Enabling an apples-to-apples comparison for true-ups. In a follow-up phone interview, an executive explained his company’s biggest pricing pressure is the traditional pricing model of a perpetual license with maintenance fees. “CIOs are used to buying this way, but we don’t want to sell this way,” he stated. “That’s a problem because enterprises want pricing transparency for a true-up at the end of the year, but we don’t have apples-to-apples ways to compare the traditional models with new models.”   

The solution for pricing pressures. When we asked study participants about their tactics to reduce the current pricing pressures, several reported that they are changing their sales and marketing strategies to make their product value proposition clearer so that it will resonate with potential and existing customers. 

Performance-based pricing trends 

For our 2014 study, (“Software CEO / CFO Outlook 2014: The Complications of Change”) we asked the executives participating in phone interviews if their companies currently use any pricing models based on success, value or outcome. As the figure below shows, 29 percent reported that their companies are using performance-based pricing. 

pricing

The study found that some software companies implemented value-based pricing a year ago and another as recently as six months ago. A vice president described his company’s strategy as using value-based pricing when billing for new technologies that customers demand the company implement and also around new technologies that the company pushes out to customers. 

Some software firms are more successful than others at transitioning to performance-based pricing. Outcomes range from a company reporting success in using both a value-based and a success-based pricing model to a company reporting pushback. 

A COO whose company offers vertical industry solutions stated, “Whenever we experienced a pushback on pricing in the past, we tried offering success-based pricing. But in every case the customers chose the traditional pricing model instead of success-based pricing.” He added that since performance-based pricing is becoming more common in the industry today, his company is considering offering it again. 

Status quo dilemmas 

Although our 2014 study revealed high expectations around growth in the industry and in the participants’ companies, the study found strong agreement among participants around the dilemmas they face from the changes in their methods for growing their businesses and in their pricing models. 

Competing interests pull software companies in two different directions.
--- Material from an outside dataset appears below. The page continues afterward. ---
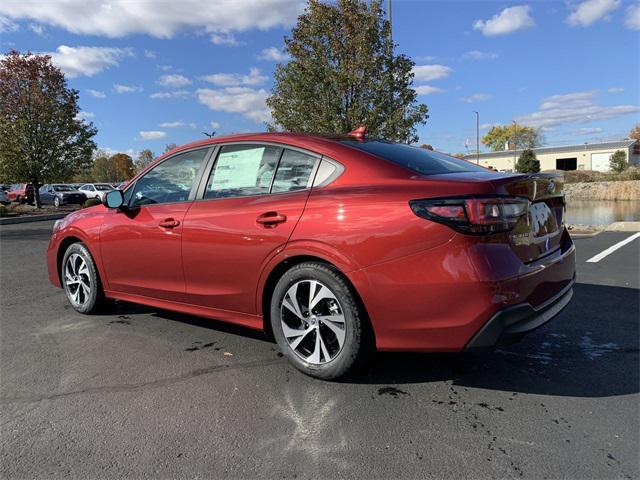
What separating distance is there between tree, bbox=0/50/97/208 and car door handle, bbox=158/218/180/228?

It is difficult to balance the effort to acquire new customers without risking the satisfaction level of existing customers. Newer deployment and pricing models — cloud and subscription-based software — are more cost-effective for the software vendors as well as new customers. Yet vendors still must invest in supporting their existing structure in order to maintain competitiveness with their existing customers. 

Click here to review the contents and buy the report, “Software CEO / CFO Outlook 2014: The Complications of Change.” The report provides insights into the current and future state of the software industry, identifies new trends and tracks evolving trends and assesses the goals and challenges of growing software businesses. 
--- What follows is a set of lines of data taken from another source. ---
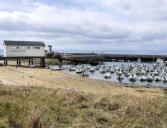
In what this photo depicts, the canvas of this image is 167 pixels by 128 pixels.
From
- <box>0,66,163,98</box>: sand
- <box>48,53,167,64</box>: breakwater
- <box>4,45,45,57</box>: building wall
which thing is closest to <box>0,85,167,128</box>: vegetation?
<box>0,66,163,98</box>: sand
M. R. Rangaswami is co-founder and CEO of Sand Hill Group and is the publisher of SandHill.com.

 

 

 

 

 

Comments

By Jeff Thull

The five sources of pricing pressure raise an interesting question – “How many software companies have the ability to quantify the true financial impact of their software with an amount that their customer agrees with?” Consider the five sources as symptoms; if so, each would suggest sellers do not or have not. Research we have conducted is showing that the financial impact illustrated in most business case /ROI models accounts for less that 25% the actual financial impact. When customers only comprehend and believe 25% or less of the impact, solutions appear identical in content and capability. When the seller cannot or does not provide the means to create an accurate financial analysis – sellers are “self-commoditizing” their solutions and the five sources of pricing pressure continue to disrupt profitable growth.